One key issue is the size and selection of the sample cohorts used. A small sample set can only provide a less than representative representative result, while selection effects can introduce bias - were there any differences between the cohorts, for instance, was there a greater proportion of obese or older participants in the coffee sample?


How was the data gathered? - surveys commonly (wittingly or unwittingly) introduce biases through the nature of the questions asked.

Underlying all these concerns is the concept of statistical significance - do the observed results differ meaningfully from a normal or expected outcome?

Basically, is this headline grabbing soundbite merely a quirk of random chance.

Then of course there are the actual numbers - which generally don't make it into the headlines. Would you be really deeply concerned if your coffee drinking impacted risk, at say 0.00000001%, was double that of the tea drinker's 0.000000005% chance of a heart attack? It's the same outcome, merely stated in a less sensational manner. Presentation matters.

Examples of the use (and mis-use) of statistics abound in everyday experience, particularly when earnestly presented by those looking to sell a product or influence opinion. Consider the small print that usually flashes across the your TV screen during advertisements.

"Proven to reduce the signs of aging" they proclaim. Really? ... tell me more.

The briefly displayed small print states "60 of 113 customers surveyed agreed that our product helped them look younger" Well, let's examine that statement in some more detail.

60 of 113 participants - not too far from the 50:50 chance of a simple coin toss, and certainly not statistical significant.


Hmm OK, so who took part in this survey?

Answer - "Customers".

Presumably people already purchasing this product - and if they're willing to shell out £10 for a small pot of cream, they're going to be inclined to believe it must be effective.
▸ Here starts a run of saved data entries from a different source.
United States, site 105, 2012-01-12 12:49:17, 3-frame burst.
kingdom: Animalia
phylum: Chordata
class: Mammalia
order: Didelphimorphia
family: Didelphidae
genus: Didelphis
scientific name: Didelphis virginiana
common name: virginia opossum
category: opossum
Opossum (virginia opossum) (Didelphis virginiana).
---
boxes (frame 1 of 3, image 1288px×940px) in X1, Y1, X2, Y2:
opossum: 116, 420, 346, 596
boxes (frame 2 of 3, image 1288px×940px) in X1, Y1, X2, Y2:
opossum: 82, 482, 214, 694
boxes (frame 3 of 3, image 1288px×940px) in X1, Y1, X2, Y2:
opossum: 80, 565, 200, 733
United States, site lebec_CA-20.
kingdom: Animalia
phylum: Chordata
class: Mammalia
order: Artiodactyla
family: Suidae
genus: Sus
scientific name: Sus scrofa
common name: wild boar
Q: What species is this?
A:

Hardly an independent sample.

How was the test conducted?

Answer - "a survey"

Not generally a scientific approach, particularly when no details are given on the nature of the questioning, how participants were chosen, if there was a control group etc.

And the claim is that they 'agreed', which prompts the further question - what exact statement were they asked to agree with?

Overall, the only thing that can be concluded from this evidence is that there are at least 53 people who appear willing to buy an expensive beauty product despite their failure to observe any benefit!

It's a trite example in some ways, but it does highlight some of the concerns investors and entrepreneurs should raise when evaluating investment opportunities or considering where best to allocate capital or reduce costs.

As we've mentioned in previous posts, the intrinsic value of a business is ultimately driven by the size, timing, and probability of future excess cashflows.

There's plenty more relevant ground to cover on this subject and we'll return in more detail in future articles.